(UINSGD.AC.ID) — Hasrat untuk menyatu dengan Allah (unity of god), melalui sejumlah tangga ritualitas ibadah haji dan umrah. Telah memantik lahirnya hasrat jamaah untuk menyatu dengan keluarga (unity of family), menyatu dengan masyarakat (unity of people), menyatu dengan kemanusiaan (unity of mankind), menyatu dengan lingkungan (unity of ecosystem), bahkan menyatu dengan alam (unity of cosmos). Inilah nilai adiluhung yang diwariskan ibadah haji dan umrah.
Secara theologis dan sosiologis, ada beberapa hal yang melatar belakangi jemaah untuk membangun kebersamaan itu. Sebagai manusia, jamaah menyadari bahwa dirinya adalah; mahluk yang lemah (Qs. An-Nisa : 4 dan Qs. Ar-Rum: 54), mahluk yang memiliki keterbatasan (Qs. Ali Imran: 26), mahluk yang memiliki kemampuan yang berbeda (Qs Az-Zukhruf: 32), mahluk yang memiliki dorongan untuk saling membutuhkan dan berinteraksi (Qs. An-Nisa: 4), mahluk yang memiliki kebutuhan untuk menghadapi hambatan, dan mahluk yang memiliki kesadaran interkoneksitas (Qs. Al-Hujurat : 10).
Karena fakta itulah, sedari awal keberangkatan ibadah haji dan umrah, saat pelaksanaan, apalagi ketika kembali ke tanah air. Hasrat untuk selalu bersama-sama, menyatu dan bersatu dalam tuju, menjadi hal yang sangat dibutuhkan. Karena itu, dalam kearifan orang Afrika dikenal filsafat “Obonato”. Bila ditafsirkan, Obonato adalah; “I exist because we exist”; Aku ada karena Kita ada, adaku karena adanya kita. Masing-masing ada karena adanya yang lain.

(Tugas Dikerjakan)
a) Jawab pertanyaan berikut berdasarkan teks tentang haji dan umrah.
(i) Ayat mana yang dirujuk untuk menyebut manusia sebagai makhluk yang memiliki keterbatasan?
(ii) Dalam kearifan orang mana filsafat "Obonato" dikenal?
(iii) Apa padanan bahasa Inggris yang diberikan untuk "menyatu dengan lingkungan"?
b) Berikan lanjutan teks tentang haji dan umrah, dimulai setelah kalimat terakhirnya.

(Data Tersedia)
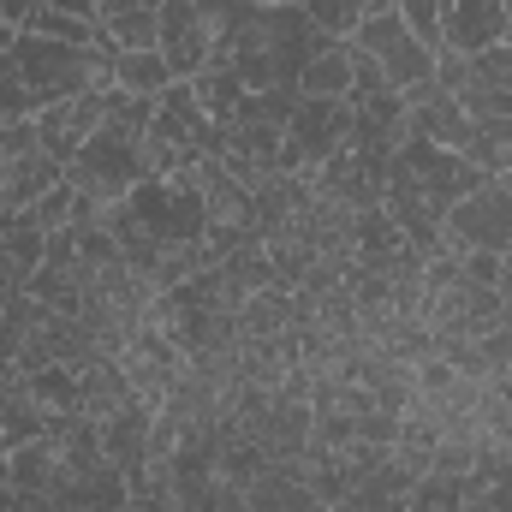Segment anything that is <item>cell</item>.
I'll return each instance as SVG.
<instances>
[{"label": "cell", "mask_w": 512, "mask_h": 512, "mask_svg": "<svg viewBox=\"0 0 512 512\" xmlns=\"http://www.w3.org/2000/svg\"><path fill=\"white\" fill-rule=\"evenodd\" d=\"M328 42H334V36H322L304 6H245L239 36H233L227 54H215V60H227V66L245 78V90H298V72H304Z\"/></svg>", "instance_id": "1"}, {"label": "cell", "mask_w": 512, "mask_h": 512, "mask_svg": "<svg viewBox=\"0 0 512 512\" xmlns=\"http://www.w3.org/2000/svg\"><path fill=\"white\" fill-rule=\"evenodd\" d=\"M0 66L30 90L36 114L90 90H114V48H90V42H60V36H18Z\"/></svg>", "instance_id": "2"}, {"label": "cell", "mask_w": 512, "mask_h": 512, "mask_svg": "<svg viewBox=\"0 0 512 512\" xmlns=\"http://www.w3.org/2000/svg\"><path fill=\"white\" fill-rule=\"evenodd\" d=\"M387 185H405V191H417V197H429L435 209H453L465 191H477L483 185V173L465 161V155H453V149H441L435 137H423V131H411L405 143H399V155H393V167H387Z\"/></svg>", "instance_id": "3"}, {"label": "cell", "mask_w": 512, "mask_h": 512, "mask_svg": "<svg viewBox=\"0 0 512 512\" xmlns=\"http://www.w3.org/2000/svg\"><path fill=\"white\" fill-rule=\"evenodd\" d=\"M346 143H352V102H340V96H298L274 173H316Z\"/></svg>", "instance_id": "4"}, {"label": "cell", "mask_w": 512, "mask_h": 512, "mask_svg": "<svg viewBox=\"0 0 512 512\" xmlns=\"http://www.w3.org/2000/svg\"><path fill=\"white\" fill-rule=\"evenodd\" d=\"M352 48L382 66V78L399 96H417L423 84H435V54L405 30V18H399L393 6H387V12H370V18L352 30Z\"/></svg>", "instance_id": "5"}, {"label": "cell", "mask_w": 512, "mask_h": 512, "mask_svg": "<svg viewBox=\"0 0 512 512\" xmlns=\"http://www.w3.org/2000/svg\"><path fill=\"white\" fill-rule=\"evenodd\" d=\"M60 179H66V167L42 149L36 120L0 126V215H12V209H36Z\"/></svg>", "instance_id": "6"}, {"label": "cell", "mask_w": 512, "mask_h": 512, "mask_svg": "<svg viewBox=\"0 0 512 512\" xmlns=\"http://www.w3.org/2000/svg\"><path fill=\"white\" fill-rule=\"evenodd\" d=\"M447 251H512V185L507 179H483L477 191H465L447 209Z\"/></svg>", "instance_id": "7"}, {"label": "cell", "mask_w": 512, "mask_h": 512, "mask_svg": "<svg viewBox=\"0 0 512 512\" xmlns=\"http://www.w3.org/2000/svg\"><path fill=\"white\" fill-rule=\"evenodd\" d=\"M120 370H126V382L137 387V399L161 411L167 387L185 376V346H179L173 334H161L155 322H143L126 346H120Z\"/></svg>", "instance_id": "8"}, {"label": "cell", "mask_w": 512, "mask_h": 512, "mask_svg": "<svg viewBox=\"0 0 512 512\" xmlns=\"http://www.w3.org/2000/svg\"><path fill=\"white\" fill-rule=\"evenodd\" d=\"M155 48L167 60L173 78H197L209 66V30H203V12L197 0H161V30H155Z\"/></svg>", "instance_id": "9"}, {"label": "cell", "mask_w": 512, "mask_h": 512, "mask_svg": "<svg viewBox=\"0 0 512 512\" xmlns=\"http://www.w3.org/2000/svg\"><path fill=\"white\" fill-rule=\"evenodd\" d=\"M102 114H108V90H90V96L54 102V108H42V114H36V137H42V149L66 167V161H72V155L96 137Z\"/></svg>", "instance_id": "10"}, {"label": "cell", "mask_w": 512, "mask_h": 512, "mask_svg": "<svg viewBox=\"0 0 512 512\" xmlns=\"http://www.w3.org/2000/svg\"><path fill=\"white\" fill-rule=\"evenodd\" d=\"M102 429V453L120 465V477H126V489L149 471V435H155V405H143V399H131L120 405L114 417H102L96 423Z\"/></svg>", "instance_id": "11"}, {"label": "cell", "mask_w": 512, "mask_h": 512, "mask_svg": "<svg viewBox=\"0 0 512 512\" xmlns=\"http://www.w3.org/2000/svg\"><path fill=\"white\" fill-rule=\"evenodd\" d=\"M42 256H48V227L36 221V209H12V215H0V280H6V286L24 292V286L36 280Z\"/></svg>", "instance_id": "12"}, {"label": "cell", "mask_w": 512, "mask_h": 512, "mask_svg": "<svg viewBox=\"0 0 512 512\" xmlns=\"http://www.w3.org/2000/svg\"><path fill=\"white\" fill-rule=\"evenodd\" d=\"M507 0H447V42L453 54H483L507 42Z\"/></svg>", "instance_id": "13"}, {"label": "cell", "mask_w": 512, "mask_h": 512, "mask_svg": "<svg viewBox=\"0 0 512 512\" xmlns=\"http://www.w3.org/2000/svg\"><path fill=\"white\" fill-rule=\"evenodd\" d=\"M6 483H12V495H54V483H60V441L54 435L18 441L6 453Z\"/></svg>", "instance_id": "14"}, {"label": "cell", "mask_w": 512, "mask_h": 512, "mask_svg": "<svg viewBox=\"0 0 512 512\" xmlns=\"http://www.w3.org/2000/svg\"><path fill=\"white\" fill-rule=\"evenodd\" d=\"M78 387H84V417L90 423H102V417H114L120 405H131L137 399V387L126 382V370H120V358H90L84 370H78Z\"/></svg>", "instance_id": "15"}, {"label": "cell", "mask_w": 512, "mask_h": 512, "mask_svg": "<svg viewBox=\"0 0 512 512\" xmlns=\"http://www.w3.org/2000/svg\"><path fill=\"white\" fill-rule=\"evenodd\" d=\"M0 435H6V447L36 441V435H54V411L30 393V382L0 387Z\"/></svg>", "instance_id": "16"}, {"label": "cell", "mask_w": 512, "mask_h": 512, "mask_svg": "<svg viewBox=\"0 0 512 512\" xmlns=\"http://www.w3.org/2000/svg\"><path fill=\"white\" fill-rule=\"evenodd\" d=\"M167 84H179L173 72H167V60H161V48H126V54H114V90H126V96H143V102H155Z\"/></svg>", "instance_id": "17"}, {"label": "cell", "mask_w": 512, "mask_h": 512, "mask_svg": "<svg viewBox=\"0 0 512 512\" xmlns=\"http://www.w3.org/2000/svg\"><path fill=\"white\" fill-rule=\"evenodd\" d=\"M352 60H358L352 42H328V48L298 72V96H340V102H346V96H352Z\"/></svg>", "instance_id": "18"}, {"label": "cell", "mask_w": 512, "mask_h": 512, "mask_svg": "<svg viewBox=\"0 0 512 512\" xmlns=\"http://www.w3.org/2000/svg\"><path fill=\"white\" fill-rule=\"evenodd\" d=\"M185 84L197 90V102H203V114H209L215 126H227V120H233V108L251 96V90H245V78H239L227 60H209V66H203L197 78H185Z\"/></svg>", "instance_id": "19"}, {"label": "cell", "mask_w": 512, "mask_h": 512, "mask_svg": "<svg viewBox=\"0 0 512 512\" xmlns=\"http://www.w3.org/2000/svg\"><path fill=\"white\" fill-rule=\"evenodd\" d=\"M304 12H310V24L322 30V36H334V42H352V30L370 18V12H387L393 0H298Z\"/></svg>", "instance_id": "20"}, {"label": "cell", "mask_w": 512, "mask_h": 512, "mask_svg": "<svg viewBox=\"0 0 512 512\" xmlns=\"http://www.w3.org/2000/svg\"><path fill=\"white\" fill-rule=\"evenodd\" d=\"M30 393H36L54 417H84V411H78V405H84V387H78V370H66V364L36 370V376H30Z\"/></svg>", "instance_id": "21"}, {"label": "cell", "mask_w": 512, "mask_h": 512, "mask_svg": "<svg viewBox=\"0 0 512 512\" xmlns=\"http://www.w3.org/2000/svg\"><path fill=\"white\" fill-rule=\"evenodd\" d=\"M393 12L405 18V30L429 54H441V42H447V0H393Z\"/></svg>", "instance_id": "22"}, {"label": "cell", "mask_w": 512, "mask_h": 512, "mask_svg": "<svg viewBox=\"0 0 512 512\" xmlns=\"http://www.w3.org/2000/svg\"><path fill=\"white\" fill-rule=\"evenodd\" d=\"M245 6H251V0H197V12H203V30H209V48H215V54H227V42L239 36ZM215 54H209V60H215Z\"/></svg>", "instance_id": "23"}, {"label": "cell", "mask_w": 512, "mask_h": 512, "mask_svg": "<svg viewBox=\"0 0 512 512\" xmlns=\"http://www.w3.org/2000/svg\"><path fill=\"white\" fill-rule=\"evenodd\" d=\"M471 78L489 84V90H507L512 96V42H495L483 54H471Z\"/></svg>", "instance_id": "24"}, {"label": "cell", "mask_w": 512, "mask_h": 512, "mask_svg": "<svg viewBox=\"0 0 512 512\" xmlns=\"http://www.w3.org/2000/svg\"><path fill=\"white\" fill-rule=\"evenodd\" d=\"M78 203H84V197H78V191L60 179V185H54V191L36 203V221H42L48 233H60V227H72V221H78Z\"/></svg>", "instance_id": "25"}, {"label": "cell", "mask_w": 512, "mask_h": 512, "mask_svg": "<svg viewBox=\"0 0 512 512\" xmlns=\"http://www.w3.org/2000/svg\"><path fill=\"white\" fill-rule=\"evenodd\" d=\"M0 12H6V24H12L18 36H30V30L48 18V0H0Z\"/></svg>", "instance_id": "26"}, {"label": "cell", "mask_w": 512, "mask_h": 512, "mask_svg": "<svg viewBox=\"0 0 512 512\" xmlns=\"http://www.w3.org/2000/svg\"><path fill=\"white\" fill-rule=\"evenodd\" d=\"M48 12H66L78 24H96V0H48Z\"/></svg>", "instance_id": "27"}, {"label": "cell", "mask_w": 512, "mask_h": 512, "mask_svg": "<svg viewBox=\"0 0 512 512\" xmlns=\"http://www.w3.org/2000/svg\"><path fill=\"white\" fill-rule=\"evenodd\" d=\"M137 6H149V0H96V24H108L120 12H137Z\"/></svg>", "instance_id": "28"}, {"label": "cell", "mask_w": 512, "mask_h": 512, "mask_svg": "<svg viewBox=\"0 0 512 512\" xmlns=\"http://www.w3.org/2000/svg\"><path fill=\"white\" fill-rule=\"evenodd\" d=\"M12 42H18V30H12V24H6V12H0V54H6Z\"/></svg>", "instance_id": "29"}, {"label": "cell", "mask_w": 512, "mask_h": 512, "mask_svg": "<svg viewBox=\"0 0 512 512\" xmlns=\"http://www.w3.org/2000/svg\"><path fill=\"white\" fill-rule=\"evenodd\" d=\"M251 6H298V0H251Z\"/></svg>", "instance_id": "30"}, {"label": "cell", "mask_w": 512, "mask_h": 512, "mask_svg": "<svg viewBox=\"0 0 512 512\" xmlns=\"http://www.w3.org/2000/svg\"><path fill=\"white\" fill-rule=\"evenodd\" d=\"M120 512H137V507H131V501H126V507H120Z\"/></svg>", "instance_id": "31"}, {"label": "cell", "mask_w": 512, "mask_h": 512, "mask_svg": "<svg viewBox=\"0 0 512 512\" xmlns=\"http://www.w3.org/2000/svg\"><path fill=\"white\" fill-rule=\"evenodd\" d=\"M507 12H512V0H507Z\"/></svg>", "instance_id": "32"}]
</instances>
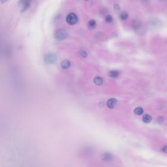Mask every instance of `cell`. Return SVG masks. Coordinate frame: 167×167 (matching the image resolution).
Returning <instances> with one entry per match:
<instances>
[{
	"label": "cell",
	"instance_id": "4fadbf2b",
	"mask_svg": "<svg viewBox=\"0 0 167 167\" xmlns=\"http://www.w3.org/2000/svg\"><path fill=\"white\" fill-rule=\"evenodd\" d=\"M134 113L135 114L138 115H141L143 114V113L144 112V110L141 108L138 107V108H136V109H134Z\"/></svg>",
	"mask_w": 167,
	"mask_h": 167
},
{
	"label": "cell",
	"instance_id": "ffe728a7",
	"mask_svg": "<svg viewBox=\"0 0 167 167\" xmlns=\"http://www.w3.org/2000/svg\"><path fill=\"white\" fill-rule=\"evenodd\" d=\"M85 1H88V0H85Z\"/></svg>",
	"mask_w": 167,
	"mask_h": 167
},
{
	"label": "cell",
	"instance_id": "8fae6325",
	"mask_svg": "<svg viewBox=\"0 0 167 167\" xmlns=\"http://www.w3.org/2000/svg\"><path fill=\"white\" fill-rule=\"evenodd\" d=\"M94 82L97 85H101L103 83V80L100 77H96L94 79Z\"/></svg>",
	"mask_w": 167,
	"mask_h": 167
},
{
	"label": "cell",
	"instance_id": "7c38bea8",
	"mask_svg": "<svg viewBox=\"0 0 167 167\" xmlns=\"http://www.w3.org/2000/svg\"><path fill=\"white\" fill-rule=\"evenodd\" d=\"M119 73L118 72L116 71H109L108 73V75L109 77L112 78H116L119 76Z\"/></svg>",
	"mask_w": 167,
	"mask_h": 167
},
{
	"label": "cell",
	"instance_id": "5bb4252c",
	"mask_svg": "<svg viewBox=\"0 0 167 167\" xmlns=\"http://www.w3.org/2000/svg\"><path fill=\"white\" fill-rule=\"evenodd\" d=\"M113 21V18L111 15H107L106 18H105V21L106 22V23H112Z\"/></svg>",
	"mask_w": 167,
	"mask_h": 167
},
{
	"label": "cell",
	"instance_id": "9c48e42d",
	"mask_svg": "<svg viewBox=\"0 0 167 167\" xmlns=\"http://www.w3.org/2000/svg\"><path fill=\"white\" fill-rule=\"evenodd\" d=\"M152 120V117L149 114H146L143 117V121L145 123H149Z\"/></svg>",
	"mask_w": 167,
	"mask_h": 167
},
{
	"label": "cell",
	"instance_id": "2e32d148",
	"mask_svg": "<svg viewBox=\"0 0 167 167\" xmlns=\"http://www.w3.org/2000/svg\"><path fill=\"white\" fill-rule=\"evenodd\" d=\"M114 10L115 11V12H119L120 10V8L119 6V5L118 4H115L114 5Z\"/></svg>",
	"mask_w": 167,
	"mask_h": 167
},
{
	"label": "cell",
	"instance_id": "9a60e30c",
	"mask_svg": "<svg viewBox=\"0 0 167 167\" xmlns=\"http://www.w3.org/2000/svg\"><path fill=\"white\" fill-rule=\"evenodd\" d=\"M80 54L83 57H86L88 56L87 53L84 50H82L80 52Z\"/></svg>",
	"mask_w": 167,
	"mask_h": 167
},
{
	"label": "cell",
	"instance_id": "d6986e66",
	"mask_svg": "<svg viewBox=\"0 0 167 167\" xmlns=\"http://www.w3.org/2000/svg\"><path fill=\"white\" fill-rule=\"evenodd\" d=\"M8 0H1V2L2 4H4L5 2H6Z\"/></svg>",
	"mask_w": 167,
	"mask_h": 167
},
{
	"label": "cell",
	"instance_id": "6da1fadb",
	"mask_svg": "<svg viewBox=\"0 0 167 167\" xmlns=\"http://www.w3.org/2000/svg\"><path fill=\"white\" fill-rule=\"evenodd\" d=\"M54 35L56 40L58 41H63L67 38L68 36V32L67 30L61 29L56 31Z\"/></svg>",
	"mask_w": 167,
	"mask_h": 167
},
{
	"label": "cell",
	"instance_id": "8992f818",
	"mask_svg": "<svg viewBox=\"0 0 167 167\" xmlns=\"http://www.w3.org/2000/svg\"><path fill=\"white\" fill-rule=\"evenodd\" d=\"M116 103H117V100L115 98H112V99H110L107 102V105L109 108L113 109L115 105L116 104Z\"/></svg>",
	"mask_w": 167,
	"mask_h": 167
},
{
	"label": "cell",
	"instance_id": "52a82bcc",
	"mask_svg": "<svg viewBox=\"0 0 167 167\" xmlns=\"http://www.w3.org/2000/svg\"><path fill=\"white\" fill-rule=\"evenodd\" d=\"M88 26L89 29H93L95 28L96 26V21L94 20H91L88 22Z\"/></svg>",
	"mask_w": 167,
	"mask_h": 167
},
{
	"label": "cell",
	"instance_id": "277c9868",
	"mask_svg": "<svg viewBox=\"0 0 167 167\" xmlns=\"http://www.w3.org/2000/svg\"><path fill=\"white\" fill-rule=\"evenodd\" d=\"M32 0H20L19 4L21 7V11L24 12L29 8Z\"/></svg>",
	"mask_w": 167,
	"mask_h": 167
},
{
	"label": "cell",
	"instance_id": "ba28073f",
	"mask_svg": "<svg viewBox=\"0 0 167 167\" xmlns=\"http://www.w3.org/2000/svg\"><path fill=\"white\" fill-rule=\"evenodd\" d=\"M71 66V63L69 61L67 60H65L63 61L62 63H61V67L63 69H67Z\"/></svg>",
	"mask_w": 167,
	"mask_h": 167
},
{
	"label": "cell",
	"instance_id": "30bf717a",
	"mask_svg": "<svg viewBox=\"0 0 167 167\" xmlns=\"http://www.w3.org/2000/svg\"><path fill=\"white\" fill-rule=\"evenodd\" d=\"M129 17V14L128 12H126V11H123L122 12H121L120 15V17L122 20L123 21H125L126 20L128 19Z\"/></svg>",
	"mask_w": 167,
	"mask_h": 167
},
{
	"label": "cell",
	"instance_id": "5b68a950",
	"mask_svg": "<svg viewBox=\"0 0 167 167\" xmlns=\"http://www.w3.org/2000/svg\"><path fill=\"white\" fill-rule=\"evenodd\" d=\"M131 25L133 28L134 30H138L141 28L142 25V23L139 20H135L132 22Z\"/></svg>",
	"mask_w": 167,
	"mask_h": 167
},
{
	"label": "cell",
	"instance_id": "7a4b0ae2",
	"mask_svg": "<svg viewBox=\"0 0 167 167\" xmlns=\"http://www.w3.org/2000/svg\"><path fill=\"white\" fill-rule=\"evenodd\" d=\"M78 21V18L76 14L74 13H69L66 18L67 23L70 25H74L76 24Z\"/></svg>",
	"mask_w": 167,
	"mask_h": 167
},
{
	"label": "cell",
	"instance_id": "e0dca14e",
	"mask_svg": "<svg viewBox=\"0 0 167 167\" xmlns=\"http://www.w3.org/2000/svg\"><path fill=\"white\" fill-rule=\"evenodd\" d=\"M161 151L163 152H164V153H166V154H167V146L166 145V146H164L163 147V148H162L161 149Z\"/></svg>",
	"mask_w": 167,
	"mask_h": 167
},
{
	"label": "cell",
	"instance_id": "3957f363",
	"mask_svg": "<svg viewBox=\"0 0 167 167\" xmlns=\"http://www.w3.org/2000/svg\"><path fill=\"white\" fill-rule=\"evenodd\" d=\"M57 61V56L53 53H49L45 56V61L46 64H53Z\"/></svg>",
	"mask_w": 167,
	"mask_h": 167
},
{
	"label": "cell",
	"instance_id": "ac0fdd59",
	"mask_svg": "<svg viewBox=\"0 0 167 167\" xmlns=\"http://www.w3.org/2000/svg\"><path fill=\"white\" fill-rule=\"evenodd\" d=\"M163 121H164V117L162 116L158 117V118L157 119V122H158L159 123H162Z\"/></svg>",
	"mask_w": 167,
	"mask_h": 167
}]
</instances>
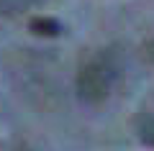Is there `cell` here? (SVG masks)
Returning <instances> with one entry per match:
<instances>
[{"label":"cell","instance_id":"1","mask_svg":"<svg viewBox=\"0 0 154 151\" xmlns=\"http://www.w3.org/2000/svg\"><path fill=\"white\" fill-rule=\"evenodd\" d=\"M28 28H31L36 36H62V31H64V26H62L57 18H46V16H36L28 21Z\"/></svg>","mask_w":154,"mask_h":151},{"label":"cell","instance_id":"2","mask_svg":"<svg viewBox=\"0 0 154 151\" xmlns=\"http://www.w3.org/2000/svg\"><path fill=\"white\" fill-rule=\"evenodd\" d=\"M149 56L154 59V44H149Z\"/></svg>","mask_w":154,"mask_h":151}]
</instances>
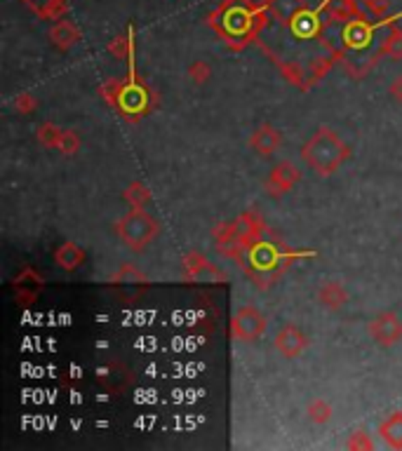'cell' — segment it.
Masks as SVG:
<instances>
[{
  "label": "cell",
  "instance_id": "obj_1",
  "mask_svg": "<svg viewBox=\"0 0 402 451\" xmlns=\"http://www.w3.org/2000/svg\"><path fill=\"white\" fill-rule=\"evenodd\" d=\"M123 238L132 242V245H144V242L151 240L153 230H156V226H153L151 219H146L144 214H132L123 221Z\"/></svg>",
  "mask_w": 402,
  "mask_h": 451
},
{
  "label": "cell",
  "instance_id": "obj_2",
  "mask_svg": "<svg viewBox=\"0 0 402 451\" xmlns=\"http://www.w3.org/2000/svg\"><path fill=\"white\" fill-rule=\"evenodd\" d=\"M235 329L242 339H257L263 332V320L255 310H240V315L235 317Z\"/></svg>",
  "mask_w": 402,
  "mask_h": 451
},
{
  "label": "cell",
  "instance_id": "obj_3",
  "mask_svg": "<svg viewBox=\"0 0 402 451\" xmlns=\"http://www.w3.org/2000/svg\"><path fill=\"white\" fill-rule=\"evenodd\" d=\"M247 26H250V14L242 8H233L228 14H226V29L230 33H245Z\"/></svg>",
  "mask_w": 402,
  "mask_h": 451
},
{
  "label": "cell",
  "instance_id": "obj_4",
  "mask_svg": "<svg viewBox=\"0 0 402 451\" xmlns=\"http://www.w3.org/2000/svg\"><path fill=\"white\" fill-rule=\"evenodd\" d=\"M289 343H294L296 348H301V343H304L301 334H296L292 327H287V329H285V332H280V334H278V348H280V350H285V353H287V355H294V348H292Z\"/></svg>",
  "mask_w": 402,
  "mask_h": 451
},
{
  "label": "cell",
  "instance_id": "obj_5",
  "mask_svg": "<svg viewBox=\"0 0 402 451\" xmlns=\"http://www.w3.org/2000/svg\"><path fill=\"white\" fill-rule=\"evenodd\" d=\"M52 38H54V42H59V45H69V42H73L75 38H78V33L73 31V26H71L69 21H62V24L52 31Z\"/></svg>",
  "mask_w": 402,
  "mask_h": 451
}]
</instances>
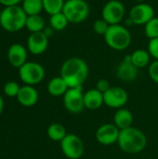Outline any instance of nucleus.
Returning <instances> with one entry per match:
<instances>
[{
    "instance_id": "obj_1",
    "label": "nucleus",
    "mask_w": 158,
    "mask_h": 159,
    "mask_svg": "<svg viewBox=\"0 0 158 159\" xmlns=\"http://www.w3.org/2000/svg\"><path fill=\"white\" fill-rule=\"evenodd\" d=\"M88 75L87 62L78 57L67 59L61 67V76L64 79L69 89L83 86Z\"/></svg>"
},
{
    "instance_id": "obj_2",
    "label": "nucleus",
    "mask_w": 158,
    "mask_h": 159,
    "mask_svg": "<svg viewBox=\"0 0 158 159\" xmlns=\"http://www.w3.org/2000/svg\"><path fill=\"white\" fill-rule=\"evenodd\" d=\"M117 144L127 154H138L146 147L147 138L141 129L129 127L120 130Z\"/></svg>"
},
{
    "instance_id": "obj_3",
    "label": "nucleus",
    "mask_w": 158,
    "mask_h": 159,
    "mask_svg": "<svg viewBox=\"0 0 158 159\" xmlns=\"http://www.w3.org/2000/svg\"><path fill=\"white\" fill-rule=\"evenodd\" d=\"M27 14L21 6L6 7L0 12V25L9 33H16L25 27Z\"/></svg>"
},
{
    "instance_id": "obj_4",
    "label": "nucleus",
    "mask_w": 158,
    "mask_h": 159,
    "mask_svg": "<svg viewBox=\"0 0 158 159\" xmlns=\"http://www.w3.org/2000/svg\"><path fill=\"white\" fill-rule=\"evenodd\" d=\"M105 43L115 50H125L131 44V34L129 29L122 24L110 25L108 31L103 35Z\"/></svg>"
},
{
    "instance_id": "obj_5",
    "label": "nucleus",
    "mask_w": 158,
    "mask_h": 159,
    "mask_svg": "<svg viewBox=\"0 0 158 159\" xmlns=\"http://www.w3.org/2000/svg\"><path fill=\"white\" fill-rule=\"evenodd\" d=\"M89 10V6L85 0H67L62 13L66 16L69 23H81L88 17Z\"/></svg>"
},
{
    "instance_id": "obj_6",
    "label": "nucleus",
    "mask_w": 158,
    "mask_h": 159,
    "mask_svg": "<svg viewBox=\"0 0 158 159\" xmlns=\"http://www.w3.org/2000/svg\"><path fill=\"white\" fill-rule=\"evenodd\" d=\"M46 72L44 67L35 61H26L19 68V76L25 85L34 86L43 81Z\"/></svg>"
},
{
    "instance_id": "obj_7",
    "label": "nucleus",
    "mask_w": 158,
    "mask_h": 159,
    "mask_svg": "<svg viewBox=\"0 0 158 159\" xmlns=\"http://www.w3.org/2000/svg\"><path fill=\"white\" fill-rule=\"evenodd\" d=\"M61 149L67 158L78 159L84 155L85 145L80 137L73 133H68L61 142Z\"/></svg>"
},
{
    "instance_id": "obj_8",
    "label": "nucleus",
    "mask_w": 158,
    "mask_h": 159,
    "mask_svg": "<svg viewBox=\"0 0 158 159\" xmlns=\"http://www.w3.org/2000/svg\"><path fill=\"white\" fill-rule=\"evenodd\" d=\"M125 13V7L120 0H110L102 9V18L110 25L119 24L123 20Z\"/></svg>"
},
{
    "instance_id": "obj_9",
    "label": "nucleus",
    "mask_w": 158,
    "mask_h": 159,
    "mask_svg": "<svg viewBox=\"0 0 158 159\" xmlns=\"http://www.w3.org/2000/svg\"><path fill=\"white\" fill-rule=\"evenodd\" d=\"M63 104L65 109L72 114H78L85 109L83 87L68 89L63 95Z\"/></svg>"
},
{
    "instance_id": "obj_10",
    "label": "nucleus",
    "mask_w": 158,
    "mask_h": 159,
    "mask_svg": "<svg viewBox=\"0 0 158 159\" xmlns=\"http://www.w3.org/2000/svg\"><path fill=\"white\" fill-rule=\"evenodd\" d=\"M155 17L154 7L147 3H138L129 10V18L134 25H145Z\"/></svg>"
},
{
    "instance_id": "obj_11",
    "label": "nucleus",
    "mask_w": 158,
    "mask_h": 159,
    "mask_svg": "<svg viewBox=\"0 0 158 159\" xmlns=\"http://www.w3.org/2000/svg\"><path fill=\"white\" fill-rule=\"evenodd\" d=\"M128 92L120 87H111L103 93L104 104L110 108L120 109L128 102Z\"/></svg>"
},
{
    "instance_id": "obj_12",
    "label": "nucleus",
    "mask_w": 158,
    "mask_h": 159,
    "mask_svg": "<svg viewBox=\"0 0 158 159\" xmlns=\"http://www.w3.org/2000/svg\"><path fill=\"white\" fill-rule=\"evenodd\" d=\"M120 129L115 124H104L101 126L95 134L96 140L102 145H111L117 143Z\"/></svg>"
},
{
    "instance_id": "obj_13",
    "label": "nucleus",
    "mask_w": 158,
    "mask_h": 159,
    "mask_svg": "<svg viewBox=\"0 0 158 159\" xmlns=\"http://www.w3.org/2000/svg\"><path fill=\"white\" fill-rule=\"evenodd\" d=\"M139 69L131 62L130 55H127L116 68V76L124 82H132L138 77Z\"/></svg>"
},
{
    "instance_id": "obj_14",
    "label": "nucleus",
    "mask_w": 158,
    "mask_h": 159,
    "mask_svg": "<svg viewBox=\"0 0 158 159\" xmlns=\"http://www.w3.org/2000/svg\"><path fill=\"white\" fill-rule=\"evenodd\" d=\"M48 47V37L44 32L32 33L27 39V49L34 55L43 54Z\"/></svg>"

(Jawaban Tiap Tugas)
a)
(i) Qs. Ali Imran: 26
(ii) Orang Afrika
(iii) Unity of ecosystem

b)
Merawat kebersamaan, yang dikonstruk dari prosesi ibadah haji dan umrah, bisa dimulai dengan memperkokoh ta’aruf yang sudah dibangun selama ibadah itu dilaksanakan. Saling mengenal identitas dan berbagai latar belakang adalah hal yang niscaya dilakukan.
Rute berikutnya adalah tafahum, yakni kesediaan untuk saling memahami. Ada pelajaran berharga dari Qs Al-Anbiya: 79. Bahwa ketika Nabi Sulaiman As dan Nabi Daud As, dengan hikmah yang Allah anugerahkan kepada kedunya. Kemudian bersedia tafahum, memahami gunung dan burung-burung. Maka kedua mahluk itu, bersedia diajak Sulaiman dan Daud untuk bertasbih kepada Allah.
Jangankan manusia, binatang buas sekalipun, bila kita bersedia untuk memahaminya, ia akan mudah dikendalikan. Dalam hal tafahum, hal yang harus dihilangkan adalah egosentris. Rasulullah Saw bersabda, “Allah mewahyukan kepadaku agar kalian saling merendah diri dan tidak ada seorang pun yang berbangga diri pada yang lain, dan agar tidak seorang pun berlaku zalim pada yang lain.” (HR Muslim).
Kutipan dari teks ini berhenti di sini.